------ Extracted text ------
Purpose of the Study:

  • To identify and validate microRNA (miRNA) biomarkers for differentiating COVID-19 clinical severity.
  • To develop and apply an efficient computational framework for analyzing miRNA expression profiles in diverse patient cohorts.
  • To explore the potential of identified miRNAs as diagnostic markers and therapeutic targets for COVID-19.

Main Methods:

  • Combined and analyzed blood miRNA expression profiles from 375 patients across six categories (mild/moderate/severe COVID-19, mild/severe non-COVID-19, healthy controls).
  • Designed a computational framework integrating four feature selection methods (LASSO, LightGBM, MCFS, mRMR) and four classification algorithms (DT, KNN, RF, SVM).
  • Constructed a high-precision Random Forest (RF) model achieving a 0.780 weighted F1 score for classifying disease severity.

Main Results:

  • Identified specific miRNAs, including miR-24-3p and miR-148a-3p, differentially expressed in patients with varying COVID-19 severity and complications.
  • The developed computational framework demonstrated high accuracy in screening clinical miRNA markers.
  • Extracted classification rules using a Decision Tree (DT) model to quantitatively represent miRNA's role in differentiating COVID-19 severity.

Conclusions:

  • The study successfully identified potential miRNA biomarkers for predicting COVID-19 severity.
  • The computational framework is effective and accurate for screening clinical miRNA markers.
  • These findings could enhance clinical diagnosis, elucidate SARS-CoV-2 infection mechanisms, and reveal new therapeutic targets.
------ Information supplied ------
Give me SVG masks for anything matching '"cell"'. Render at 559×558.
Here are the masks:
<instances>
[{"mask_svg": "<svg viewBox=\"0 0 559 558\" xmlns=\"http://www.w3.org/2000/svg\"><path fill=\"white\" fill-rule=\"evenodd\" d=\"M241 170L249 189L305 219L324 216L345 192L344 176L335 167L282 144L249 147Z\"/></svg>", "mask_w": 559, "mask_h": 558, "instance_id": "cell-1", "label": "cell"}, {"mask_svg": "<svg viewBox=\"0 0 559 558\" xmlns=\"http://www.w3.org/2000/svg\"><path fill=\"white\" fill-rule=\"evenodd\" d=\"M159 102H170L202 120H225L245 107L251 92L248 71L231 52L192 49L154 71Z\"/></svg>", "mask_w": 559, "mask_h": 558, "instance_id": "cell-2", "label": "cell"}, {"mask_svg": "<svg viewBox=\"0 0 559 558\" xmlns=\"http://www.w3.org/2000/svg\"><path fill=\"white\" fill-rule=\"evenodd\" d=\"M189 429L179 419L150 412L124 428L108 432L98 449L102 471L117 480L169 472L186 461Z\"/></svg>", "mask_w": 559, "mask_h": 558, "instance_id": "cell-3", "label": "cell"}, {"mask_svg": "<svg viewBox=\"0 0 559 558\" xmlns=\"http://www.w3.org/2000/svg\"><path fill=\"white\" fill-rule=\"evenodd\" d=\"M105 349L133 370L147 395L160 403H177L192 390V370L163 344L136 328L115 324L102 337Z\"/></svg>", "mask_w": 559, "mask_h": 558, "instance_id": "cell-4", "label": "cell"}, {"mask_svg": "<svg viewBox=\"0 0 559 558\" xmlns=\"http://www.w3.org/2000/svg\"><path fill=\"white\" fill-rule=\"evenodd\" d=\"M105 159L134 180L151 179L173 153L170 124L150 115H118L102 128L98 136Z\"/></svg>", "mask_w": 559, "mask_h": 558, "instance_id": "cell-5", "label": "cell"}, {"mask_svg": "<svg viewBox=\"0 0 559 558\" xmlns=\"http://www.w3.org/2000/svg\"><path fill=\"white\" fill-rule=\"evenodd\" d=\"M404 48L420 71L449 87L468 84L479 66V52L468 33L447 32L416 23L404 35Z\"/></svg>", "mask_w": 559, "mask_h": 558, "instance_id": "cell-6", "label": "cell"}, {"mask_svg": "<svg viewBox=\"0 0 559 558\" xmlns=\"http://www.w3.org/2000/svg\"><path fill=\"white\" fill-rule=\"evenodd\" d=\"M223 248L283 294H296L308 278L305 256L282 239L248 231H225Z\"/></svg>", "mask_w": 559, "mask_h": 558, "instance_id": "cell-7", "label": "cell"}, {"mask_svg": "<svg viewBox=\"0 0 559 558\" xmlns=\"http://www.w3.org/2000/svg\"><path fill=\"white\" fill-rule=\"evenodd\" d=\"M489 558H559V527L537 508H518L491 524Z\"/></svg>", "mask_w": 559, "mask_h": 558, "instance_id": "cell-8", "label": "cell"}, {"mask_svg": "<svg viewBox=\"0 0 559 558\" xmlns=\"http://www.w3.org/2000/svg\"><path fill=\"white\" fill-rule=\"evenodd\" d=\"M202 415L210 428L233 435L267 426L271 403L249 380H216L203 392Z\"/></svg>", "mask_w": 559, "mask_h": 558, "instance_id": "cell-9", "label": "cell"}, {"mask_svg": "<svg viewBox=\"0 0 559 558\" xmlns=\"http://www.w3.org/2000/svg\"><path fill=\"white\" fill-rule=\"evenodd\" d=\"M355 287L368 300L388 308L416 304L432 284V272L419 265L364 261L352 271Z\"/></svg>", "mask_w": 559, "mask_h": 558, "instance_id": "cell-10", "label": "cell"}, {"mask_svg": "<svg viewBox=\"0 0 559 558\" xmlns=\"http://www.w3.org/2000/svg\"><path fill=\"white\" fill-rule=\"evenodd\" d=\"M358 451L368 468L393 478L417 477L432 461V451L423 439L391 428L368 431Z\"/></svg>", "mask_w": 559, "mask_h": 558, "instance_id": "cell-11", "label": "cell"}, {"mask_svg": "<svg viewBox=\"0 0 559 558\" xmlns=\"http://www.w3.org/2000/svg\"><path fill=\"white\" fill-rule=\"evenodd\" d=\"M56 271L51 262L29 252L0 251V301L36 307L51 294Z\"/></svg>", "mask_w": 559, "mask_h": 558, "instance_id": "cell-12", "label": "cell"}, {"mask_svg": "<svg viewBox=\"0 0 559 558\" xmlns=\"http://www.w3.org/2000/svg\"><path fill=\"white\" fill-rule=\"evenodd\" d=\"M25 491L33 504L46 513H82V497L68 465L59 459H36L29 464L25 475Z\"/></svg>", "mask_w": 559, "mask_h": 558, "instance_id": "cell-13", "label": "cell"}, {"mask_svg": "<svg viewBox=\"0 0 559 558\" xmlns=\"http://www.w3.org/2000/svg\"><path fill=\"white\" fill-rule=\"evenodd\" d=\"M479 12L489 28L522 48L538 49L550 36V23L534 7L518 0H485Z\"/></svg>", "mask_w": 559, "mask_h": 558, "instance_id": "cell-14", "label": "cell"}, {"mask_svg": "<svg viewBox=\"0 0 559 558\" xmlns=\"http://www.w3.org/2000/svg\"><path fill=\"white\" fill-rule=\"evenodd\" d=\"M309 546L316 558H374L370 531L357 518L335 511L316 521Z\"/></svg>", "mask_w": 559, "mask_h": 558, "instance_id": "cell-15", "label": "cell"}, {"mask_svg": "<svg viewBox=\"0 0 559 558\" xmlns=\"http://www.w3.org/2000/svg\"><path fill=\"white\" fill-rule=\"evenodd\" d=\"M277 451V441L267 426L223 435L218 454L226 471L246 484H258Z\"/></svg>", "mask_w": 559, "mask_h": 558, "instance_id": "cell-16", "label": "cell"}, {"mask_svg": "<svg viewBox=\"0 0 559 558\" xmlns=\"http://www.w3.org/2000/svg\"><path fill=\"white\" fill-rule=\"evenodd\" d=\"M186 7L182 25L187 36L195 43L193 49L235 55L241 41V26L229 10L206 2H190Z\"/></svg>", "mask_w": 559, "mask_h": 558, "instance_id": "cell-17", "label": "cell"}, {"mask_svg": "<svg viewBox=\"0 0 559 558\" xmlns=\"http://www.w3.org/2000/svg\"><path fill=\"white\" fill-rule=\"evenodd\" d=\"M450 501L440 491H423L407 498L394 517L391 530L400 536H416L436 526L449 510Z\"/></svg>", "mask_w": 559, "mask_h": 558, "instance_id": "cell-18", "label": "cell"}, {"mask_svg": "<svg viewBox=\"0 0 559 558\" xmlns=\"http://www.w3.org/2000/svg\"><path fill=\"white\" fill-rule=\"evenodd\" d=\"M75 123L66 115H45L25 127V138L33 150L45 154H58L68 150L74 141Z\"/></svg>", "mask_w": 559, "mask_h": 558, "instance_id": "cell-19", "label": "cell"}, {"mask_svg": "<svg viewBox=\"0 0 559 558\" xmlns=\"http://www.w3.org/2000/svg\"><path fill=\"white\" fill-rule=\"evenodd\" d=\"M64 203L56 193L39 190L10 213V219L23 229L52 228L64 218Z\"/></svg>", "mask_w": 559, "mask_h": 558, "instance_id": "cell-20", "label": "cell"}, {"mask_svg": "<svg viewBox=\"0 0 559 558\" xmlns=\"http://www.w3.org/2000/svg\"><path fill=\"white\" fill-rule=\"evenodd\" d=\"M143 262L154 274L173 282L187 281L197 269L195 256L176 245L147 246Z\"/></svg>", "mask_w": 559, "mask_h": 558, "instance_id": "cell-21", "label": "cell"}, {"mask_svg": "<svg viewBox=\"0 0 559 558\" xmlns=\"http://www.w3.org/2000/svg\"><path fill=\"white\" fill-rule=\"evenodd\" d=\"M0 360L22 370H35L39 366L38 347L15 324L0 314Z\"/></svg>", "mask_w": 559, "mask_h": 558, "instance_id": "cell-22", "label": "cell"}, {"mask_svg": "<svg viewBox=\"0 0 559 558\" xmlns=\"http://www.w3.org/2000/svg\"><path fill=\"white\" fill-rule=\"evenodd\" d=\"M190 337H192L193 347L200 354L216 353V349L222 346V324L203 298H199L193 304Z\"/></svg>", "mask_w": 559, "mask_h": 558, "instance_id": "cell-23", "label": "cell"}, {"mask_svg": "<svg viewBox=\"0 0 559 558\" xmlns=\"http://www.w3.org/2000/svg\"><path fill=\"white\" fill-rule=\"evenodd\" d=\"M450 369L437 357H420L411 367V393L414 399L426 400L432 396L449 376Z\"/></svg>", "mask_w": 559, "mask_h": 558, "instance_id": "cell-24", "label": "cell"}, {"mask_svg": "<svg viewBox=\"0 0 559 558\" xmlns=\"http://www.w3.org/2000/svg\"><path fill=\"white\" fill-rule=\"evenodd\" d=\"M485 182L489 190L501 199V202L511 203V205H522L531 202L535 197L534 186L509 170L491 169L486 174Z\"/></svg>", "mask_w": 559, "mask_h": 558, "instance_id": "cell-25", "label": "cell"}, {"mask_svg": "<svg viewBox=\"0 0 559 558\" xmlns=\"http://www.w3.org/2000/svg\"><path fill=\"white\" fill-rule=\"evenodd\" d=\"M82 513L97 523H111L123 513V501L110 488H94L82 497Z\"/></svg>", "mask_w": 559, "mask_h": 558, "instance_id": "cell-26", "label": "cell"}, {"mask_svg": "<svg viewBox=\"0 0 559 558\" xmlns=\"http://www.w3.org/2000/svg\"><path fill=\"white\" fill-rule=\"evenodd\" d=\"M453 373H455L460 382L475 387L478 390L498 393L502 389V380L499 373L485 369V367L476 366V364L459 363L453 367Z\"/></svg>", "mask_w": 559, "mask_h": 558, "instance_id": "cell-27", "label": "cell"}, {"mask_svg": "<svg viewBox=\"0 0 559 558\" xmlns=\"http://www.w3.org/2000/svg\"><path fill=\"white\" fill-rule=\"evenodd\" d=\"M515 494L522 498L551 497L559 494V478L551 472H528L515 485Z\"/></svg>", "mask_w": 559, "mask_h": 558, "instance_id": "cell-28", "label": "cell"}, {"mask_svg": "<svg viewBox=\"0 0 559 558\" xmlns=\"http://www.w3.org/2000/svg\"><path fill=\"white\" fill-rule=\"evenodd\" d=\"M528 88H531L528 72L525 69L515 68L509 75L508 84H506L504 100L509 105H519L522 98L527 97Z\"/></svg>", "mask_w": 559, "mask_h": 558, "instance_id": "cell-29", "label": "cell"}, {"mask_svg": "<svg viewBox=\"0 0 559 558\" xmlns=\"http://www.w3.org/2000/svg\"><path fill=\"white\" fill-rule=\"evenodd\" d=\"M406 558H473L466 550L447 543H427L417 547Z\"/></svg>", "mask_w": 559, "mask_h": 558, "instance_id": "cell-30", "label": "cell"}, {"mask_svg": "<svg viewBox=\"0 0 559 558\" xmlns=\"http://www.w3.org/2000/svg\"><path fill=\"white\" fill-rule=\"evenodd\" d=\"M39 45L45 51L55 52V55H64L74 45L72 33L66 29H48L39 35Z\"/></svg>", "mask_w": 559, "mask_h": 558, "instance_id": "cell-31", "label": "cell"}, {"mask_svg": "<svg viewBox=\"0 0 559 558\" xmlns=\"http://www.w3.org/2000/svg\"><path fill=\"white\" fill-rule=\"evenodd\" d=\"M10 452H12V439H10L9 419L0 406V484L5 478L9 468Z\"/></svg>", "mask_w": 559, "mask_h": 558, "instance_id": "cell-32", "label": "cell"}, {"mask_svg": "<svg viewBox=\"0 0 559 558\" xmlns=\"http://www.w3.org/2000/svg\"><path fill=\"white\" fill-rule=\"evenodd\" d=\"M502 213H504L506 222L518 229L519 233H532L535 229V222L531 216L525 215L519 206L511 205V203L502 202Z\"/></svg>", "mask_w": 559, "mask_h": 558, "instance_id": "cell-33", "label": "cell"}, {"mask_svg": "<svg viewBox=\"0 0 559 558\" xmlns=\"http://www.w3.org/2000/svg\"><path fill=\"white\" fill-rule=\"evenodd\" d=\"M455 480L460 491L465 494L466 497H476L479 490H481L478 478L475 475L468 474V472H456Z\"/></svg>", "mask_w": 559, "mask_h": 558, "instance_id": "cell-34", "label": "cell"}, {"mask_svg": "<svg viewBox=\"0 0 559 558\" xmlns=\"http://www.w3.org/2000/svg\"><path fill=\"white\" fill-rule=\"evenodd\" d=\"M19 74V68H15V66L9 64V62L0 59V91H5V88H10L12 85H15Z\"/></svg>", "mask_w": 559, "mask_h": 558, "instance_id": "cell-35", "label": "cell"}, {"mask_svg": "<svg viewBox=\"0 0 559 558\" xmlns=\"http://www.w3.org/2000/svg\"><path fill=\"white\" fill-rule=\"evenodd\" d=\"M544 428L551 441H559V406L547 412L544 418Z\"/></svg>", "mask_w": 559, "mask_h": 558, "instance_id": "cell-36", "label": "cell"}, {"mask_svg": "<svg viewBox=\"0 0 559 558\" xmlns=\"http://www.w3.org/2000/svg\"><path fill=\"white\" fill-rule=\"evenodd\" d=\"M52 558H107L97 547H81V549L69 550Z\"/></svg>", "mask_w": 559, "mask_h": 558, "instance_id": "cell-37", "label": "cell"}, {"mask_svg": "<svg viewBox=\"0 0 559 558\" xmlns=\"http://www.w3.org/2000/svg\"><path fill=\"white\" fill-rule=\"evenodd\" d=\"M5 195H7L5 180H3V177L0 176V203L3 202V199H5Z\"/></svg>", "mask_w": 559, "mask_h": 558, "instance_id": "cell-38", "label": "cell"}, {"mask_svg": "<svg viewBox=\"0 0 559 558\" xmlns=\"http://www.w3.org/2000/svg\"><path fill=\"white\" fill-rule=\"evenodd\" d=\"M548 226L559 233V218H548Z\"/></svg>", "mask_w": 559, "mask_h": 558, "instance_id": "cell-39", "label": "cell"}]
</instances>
------
-- What is being asked --
From the COVID-19 miRNA study summary, copy the stretch from "Purpose of the" through "classifying disease severity." word for word.

-- Exercise result --
Purpose of the Study:

  • To identify and validate microRNA (miRNA) biomarkers for differentiating COVID-19 clinical severity.
  • To develop and apply an efficient computational framework for analyzing miRNA expression profiles in diverse patient cohorts.
  • To explore the potential of identified miRNAs as diagnostic markers and therapeutic targets for COVID-19.

Main Methods:

  • Combined and analyzed blood miRNA expression profiles from 375 patients across six categories (mild/moderate/severe COVID-19, mild/severe non-COVID-19, healthy controls).
  • Designed a computational framework integrating four feature selection methods (LASSO, LightGBM, MCFS, mRMR) and four classification algorithms (DT, KNN, RF, SVM).
  • Constructed a high-precision Random Forest (RF) model achieving a 0.780 weighted F1 score for classifying disease severity.